Nesting order for mixed models
On Tue, Mar 10, 2009 at 2:47 PM, Jon Zadra <jrz9f at virginia.edu> wrote:
Hello,
I am confused about the order of nesting in mixed models using functions like aov(), lme(), lmer().
I have the following data:
n subjects in either condition A or B
each subject tested at each of 3 numerical values ("distance" = 40,50,60),
repeated 4 times for each of the 3 numerical values ("trial" = 1,2,3,4)
Variable summary: Condition: 2 level factor Distance: numerical (but only 3 values) in the same units as "y" Trial: 4 level factor
I don't think Trial is necessary. If I understand correctly it is not really an experimental or observational factor in that you don't expect that trial 1 for one subject/distance combination will be related to trial 1 for another combination.
I expect the subjects' data to differ due to condition and distance, and am doing repeated measurements to reduce any variability due to measurement error. Currently I'm using this model: lme(y ~ Condition + Distance, random = ...) the question is how do I organize the random statement? ?Is it: random = ~1 | Subject
I think that is all you need. In lmer the formula would be y ~ Condition + Distance + (1|Subject).
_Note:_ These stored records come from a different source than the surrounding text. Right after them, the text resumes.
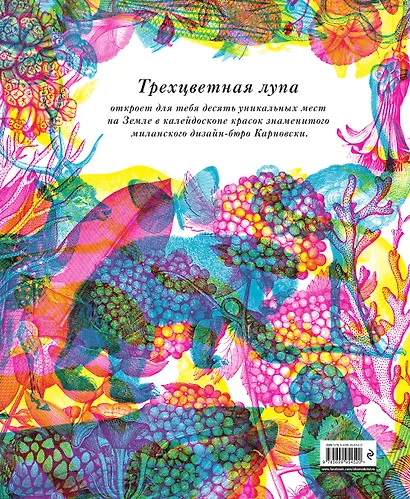 Природа 3 в 1(с трехцветным визиром) - фото 2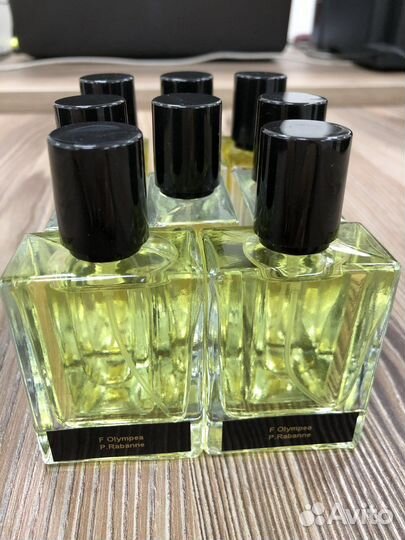 Туалетная вода оптом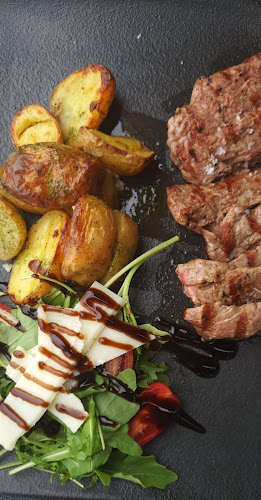 Αξιολογήσεις για το Αέλιος Πέτρα στην Χορτιάτης - Εστιατόριο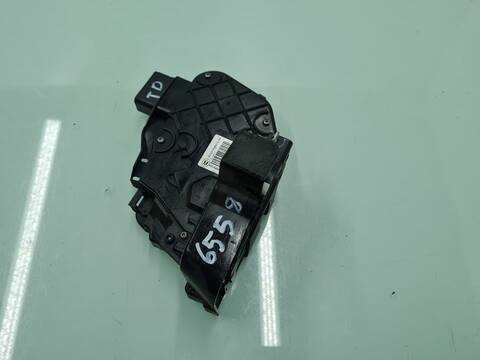 Cerradura Puerta Trasera Derecha Ford S Max TREND 140CV 103KW CA1)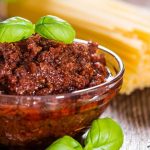 طريقة عمل صوص سلطة المكرونة الباردة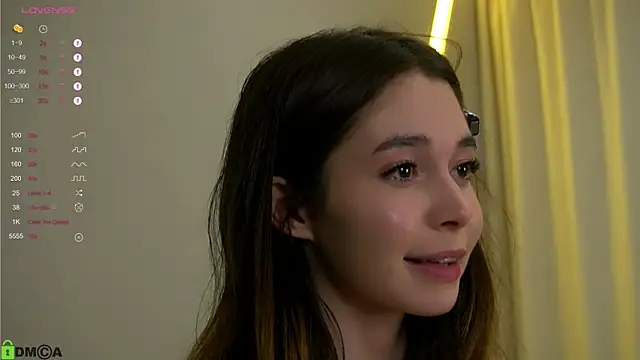 LittleOriana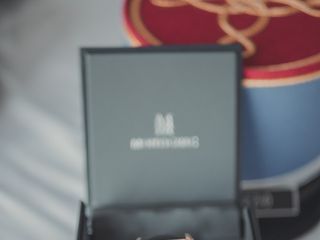Le mariage de Laura et Jérome 2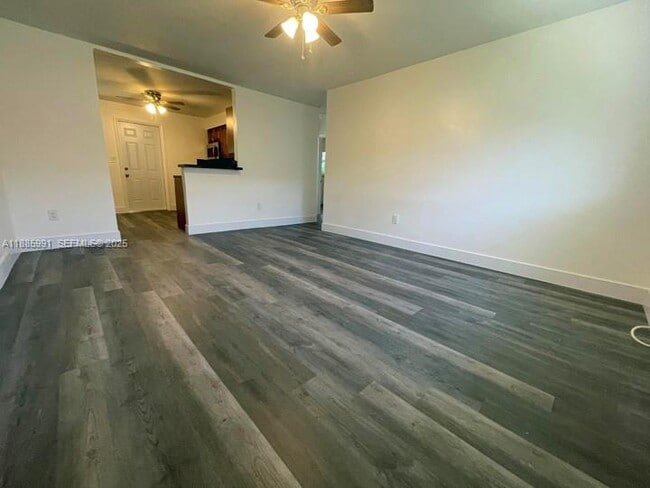 property at 1283 NE 109th St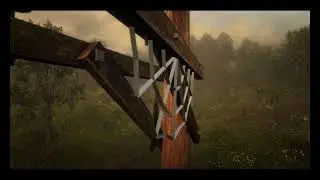 SIGUE EN LINEA - VIDEO MUSICAL SPIDERWEBS RDR2 EL SUE&Ntilde;O DE LA ARA&Ntilde;A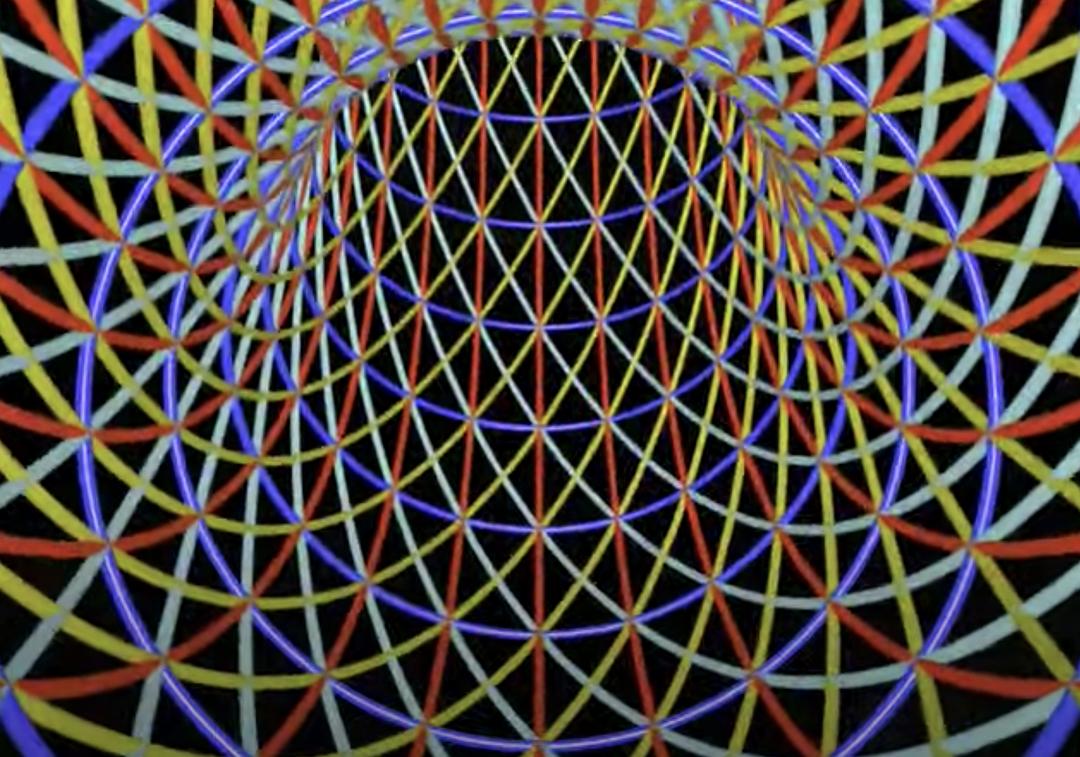 维度：数学漫步 Dimensions: A Walk Through Mathematics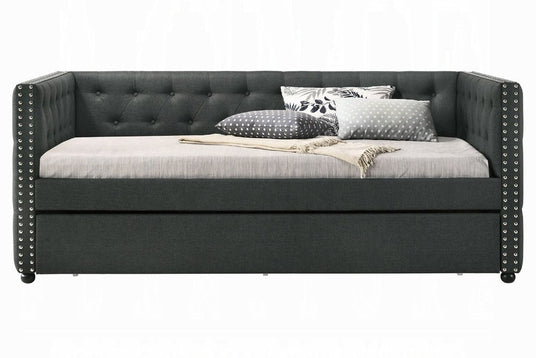 Sofa by Day, Bed by Night
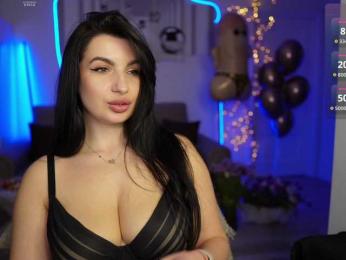 SayYesS webcam bongacams model stream image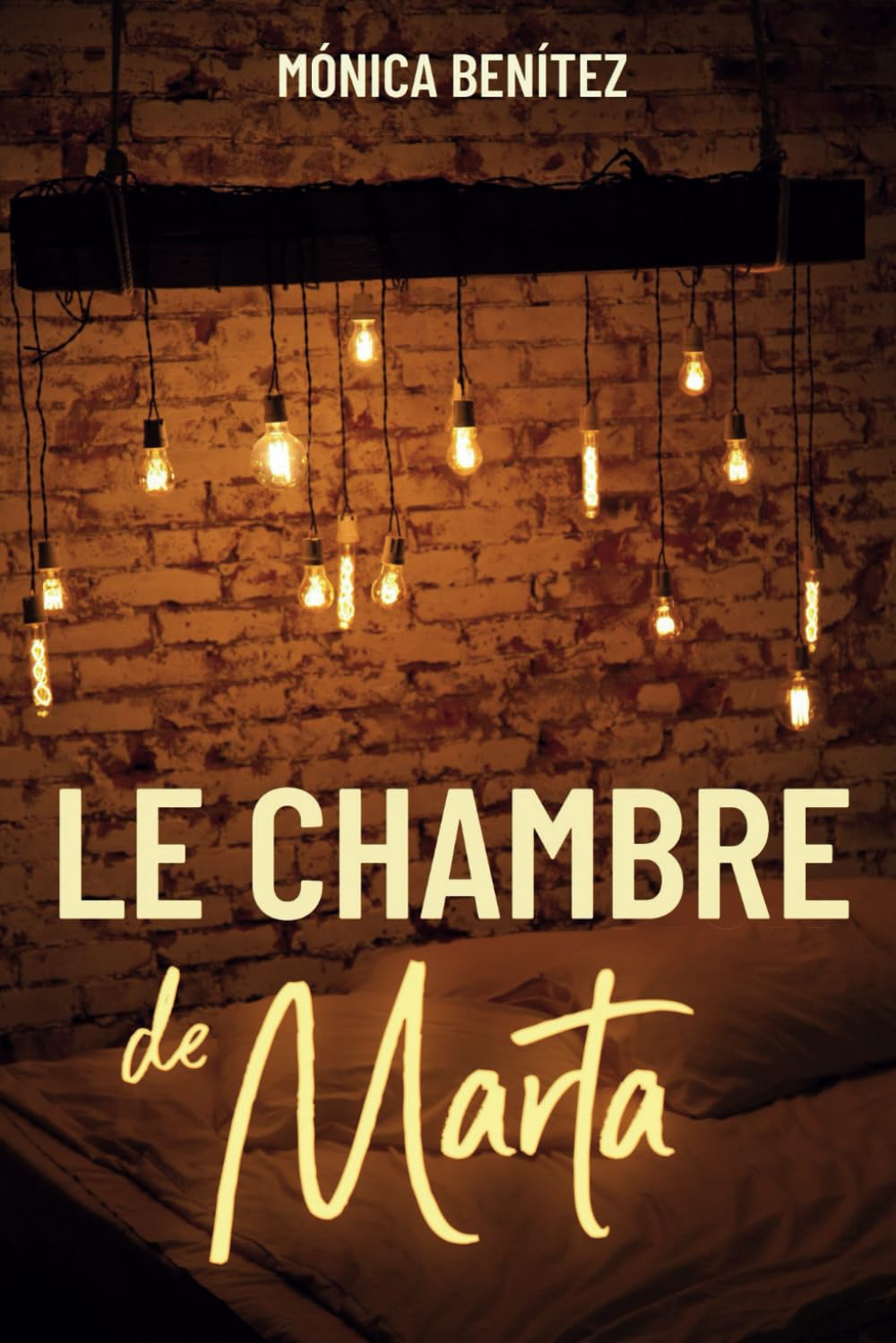 Le chambre de Marta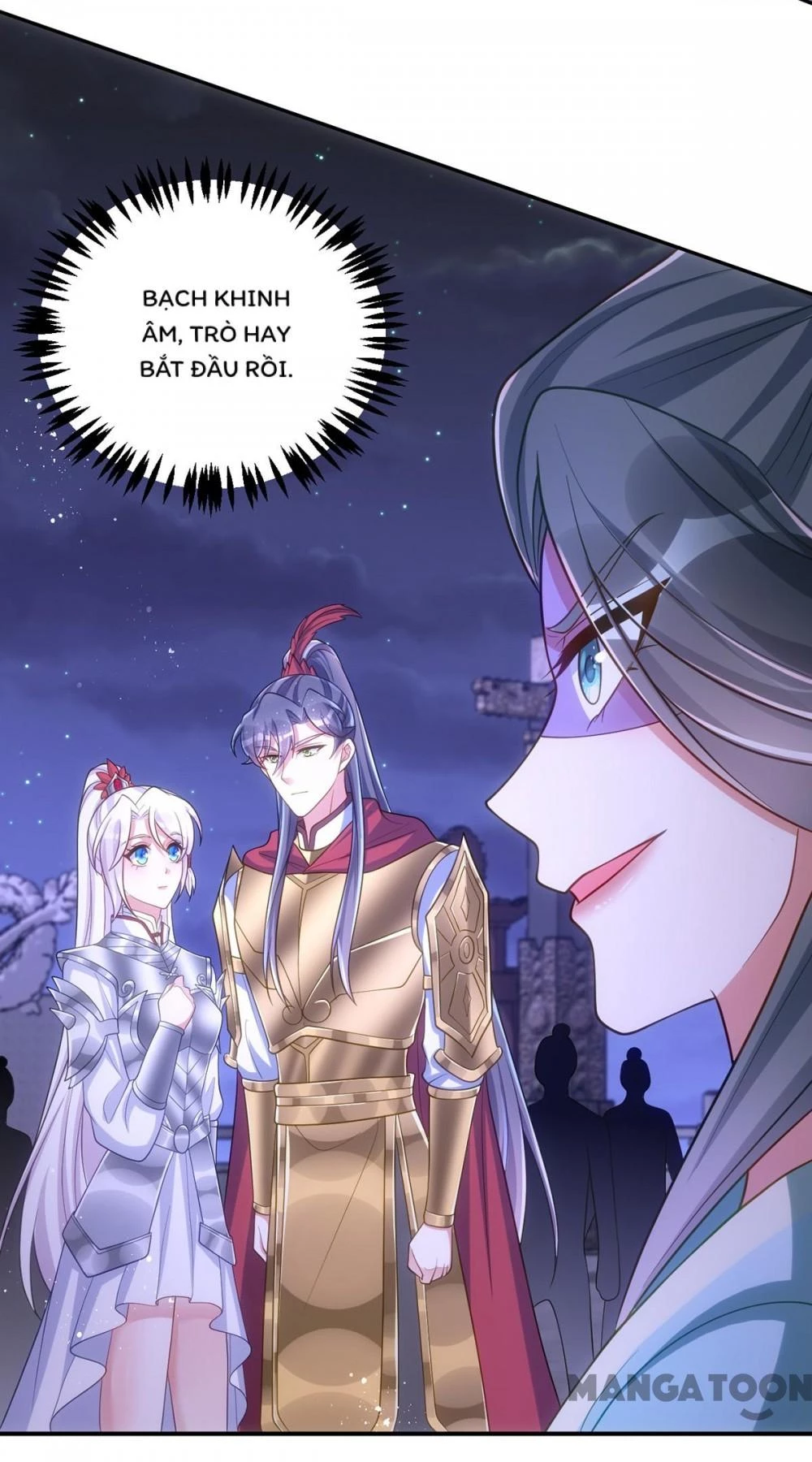 Manh Hổ Trọng Sinh : Tướng Quân Đại Nhân Muốn Ôm Ôm Chapter 141 - 51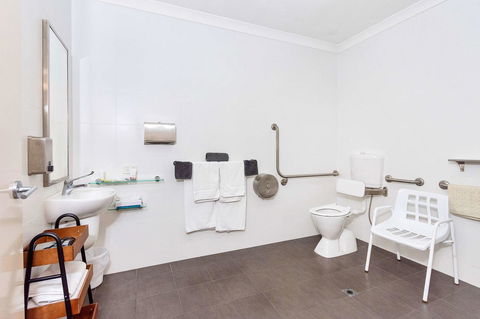 Quality Hotel Bayswater - Broome Tourism 14
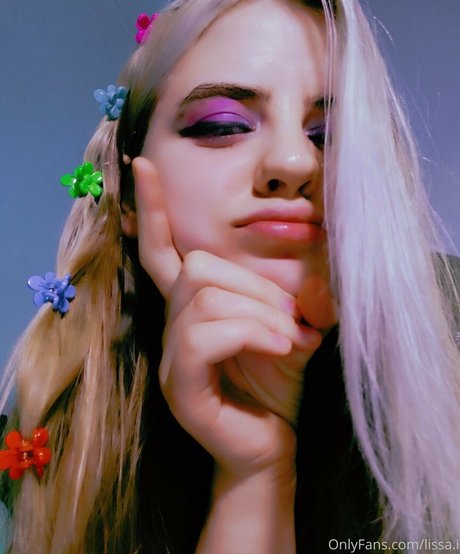 Lissaviip pornstar perfect pic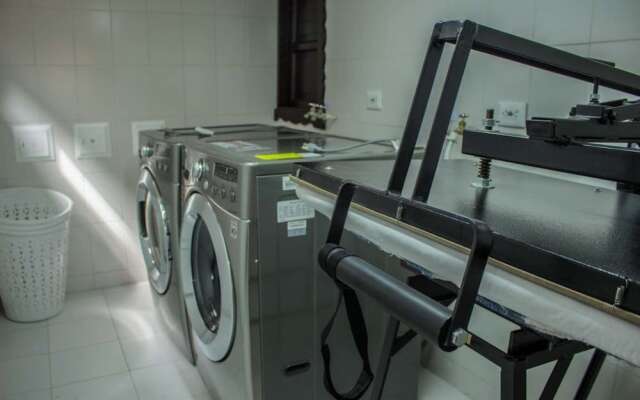 Hotel Las Marianas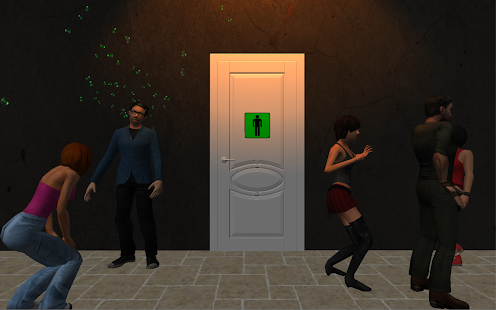 How to install Drunken Bathroom Simulator 3D 1.0 apk for pc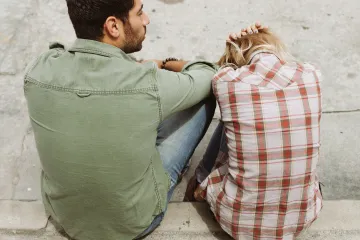 Veze su ti uvijek neslavno završavale? Razlog tome je što zapravo imaš dublji problem, evo koji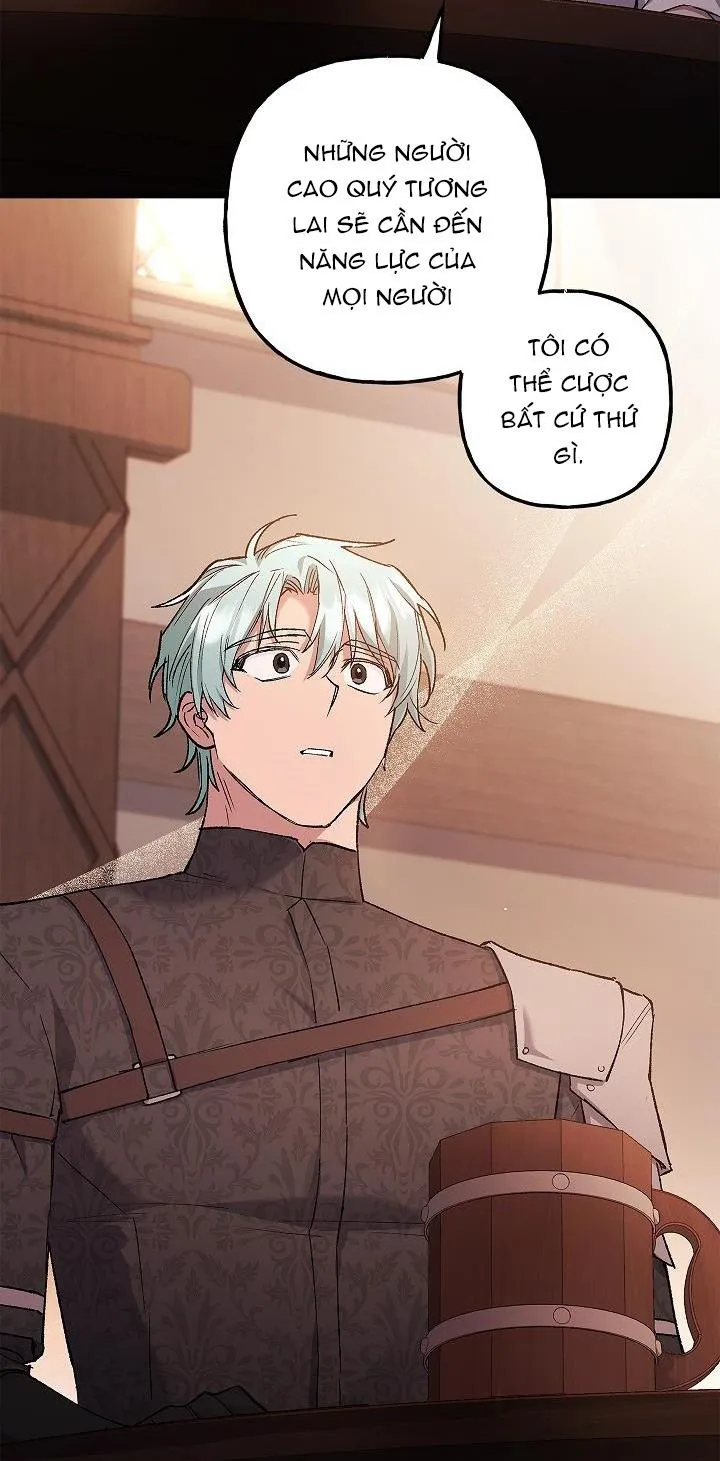 (ABO) BƯỚC NGOẶT Chapter 20 Trang 53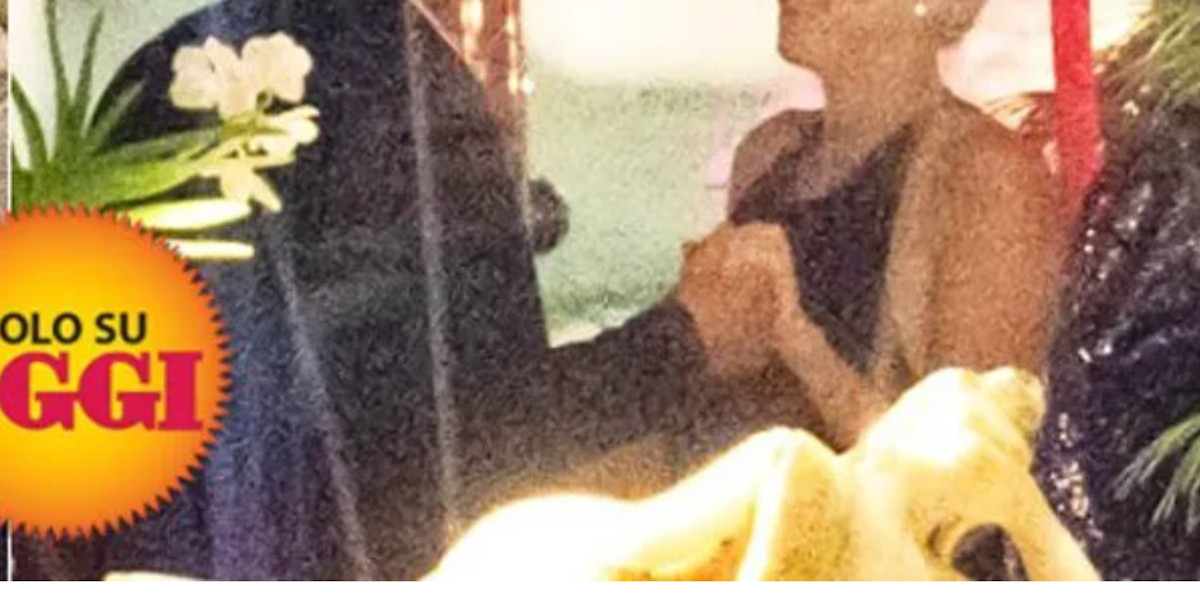 Emma Watson et Charlène de Monaco, un homme en commun, photo scandaleuse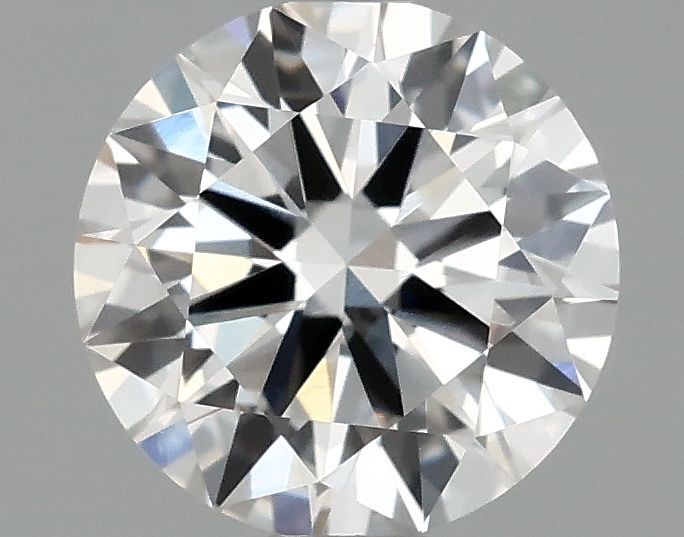 1.03 ct. round Lab Grown Diamond front image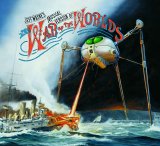 Jeff Wayne - The War Of The Worlds (remastered)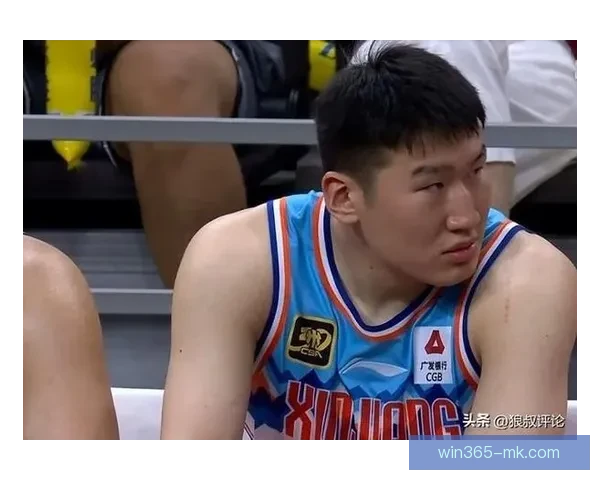 格兰谈伤病困扰一号位无奈李炎哲寄语球员专注自身发挥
random = ~1 | Subject/Trial random = ~1 | Trial/Subject random = ~1 | Condition/Distance/Subject/Trial ...etc, or something else entirely? Mostly I'm unclear about whether the Trials should be grouped under subject because I expect the trials to be more similar within a subject than across subjects, or whether subjects should be grouped under trials because the trials are going to differ depending on the subject. ?If trials should be grouped under subjects, then do the condition or distance belong as well, since the trials will be most similar within each distance within each subject?
In some ways of thinking of the model, Trial would be grouped under the Subject:Distance combination but then it becomes unnecessary because it is just another way of labeling the observations. A random effect for Trial within Subject:Distance is confounded with the "residual" or per-observation noise term.